1934: Terry and the Pirates
Milton Caniff's two-fisted action adventure strip about a boy named Terry, his frequently stripped-to-the-waist mentor Pat, and — regretfully enough — a Chinese man name Connie who speaks, well, pretty much like you'd imagine a Chinese character would speak in an American-made comic strip from the 30s and 40s. More's the pity.
The real draw here is Caniff's hugely influential art. Caniff, along with Hal Foster and Alex Raymond, collectively created the essential visual language of American adventure comics. You can still see it everywhere; his influence endures.
1937: Prince Valiant
The Arthurian knight with the second-best sword (the singing blade Flamberge) and first-worst hair (a deeply unfortunate bowl cut), Hal Foster's Prince Valiant unspooled its sprawling story over the course of more than 4000 strips. Foster's art, which features notably heavy linework, is all about scope — vast vistas open before us on the page, expansive battle scenes stir our hearts. Some of the most visually striking images to ever appear in the Sunday funnies.
1959: Asterix
Created by Rene Goscinny and illustrated (initially) by Albert Uderzo, this internationally renowned and beloved French-Belgian strip spans 36 volumes and counting. In 50 B.C., brave Asterix the Gaul defends his beloved village from Roman invasion with a little help from his amis.
Special Mentions
1941: Archie
Say this much for everyone's favorite tic-tac-toe-headed teen: He's got staying power. By serving up bright, cleanly designed, achingly dependable gags about teendom in America, Archie and the gang have braved the choppy waters of a tempestuous media landscape.
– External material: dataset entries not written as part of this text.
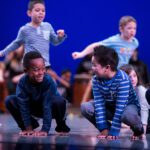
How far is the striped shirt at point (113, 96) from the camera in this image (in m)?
3.33

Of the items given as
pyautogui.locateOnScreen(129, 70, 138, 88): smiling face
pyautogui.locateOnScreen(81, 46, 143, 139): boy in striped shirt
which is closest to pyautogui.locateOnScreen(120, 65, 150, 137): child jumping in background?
pyautogui.locateOnScreen(129, 70, 138, 88): smiling face

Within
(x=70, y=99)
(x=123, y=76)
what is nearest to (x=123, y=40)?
(x=123, y=76)

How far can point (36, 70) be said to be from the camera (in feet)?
11.3

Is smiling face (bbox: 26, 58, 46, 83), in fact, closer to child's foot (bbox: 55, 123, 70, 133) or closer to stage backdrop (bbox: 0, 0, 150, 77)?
child's foot (bbox: 55, 123, 70, 133)

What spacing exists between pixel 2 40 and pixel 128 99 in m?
2.21

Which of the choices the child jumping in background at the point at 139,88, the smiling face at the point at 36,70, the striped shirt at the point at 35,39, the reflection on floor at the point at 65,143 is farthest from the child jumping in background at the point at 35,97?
the striped shirt at the point at 35,39

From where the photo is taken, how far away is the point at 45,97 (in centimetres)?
349

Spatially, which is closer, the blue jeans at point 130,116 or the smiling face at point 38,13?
the blue jeans at point 130,116

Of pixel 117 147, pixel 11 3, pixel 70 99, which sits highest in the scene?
pixel 11 3

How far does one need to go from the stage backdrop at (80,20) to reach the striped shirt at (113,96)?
180 cm

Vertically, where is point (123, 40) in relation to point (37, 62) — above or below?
above

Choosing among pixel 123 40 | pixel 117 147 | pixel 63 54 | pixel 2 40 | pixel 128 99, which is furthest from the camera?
pixel 63 54

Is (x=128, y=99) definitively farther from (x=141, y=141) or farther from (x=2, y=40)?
(x=2, y=40)

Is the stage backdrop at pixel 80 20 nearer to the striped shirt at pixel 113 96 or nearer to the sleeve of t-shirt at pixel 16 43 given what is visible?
the sleeve of t-shirt at pixel 16 43
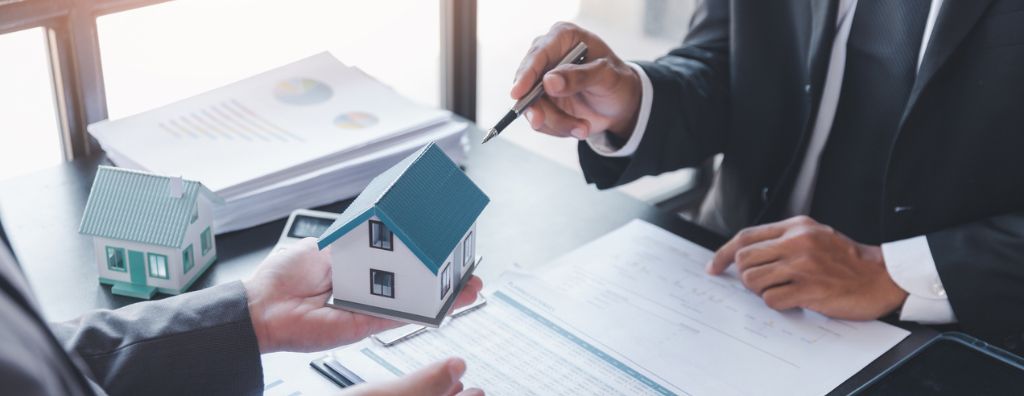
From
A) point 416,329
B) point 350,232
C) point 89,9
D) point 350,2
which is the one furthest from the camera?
point 350,2

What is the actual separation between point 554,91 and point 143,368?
595 mm

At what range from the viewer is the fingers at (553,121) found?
1295 mm

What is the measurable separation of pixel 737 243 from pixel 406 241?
55 cm

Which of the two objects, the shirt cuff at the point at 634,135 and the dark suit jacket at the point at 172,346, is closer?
the dark suit jacket at the point at 172,346

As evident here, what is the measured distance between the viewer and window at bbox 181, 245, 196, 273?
1213 mm

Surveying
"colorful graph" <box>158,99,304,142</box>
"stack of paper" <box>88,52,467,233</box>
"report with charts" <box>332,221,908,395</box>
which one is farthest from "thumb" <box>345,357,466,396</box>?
"colorful graph" <box>158,99,304,142</box>

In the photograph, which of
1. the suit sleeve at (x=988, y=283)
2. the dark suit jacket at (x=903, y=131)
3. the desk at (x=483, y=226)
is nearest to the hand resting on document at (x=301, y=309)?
the desk at (x=483, y=226)

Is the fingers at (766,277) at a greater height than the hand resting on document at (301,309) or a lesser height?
lesser

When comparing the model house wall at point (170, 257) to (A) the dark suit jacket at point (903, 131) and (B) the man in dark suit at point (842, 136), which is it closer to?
(B) the man in dark suit at point (842, 136)

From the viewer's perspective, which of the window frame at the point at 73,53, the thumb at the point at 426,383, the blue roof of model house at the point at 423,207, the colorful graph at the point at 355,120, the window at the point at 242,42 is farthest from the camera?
the window at the point at 242,42

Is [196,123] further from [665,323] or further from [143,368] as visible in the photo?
[665,323]

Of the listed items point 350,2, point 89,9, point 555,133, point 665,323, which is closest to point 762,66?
point 555,133

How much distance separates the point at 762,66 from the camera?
1619mm

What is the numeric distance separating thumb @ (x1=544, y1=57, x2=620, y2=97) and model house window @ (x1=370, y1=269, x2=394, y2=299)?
361 mm
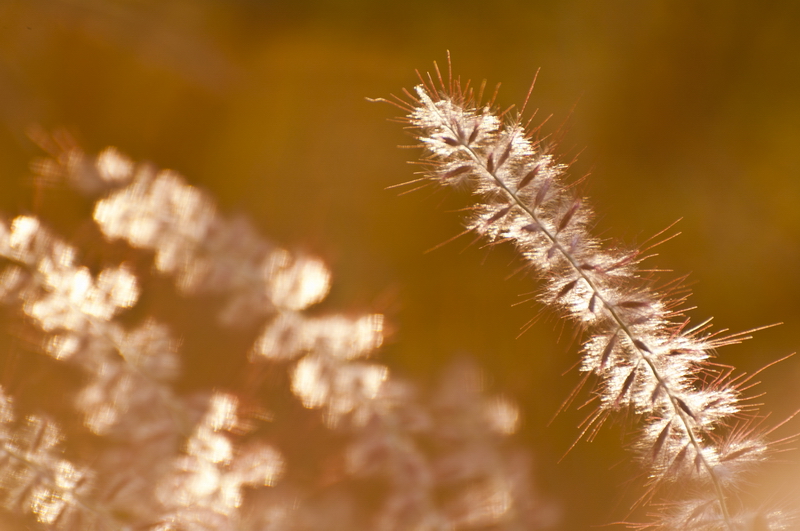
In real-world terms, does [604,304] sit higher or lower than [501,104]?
lower

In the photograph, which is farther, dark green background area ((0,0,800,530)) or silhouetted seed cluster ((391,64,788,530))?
dark green background area ((0,0,800,530))

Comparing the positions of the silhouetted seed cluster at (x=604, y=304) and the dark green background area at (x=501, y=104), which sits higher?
the dark green background area at (x=501, y=104)

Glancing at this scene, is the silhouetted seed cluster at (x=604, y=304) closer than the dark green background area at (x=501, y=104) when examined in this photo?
Yes

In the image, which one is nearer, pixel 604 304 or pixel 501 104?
pixel 604 304

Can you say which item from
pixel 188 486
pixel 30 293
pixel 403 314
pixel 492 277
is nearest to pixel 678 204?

When superhero comics fled from drugstore racks and grocery aisles in the 70s and 80s, Archie stayed put. As a result, harried parents still grab thick digests filled with Archie's adventures whenever they want to keep their kids from making a scene in the check-out line. They know exactly what to expect from the Riverdale crew, because they grew up with them, too. That's a formula for permanence.
(Of course, there's a lot more adult-oriented stuff going on in and around Riverdale these days, both on comic stands and on television. But that's a separate issue.) (Literally.)
1941: Shazam!
Not a newspaper strip, but a comic book starring Captain Marvel, created by writer Bill Parker and artist C.C. Beck. Cap quickly became the top-selling superhero in the world — beating Superman by millions of copies every month, for several years in a row. DC successfully sued Cap's publisher, and his book was eventually cancelled.
He's since been brought back, under the DC Comics banner; in the contemporary DC universe, however, he's a perennial deep-bencher. But we thought it worth it to remind you that there was a time when the Man of Steel struggled to play catch-up to the Big Red Cheese.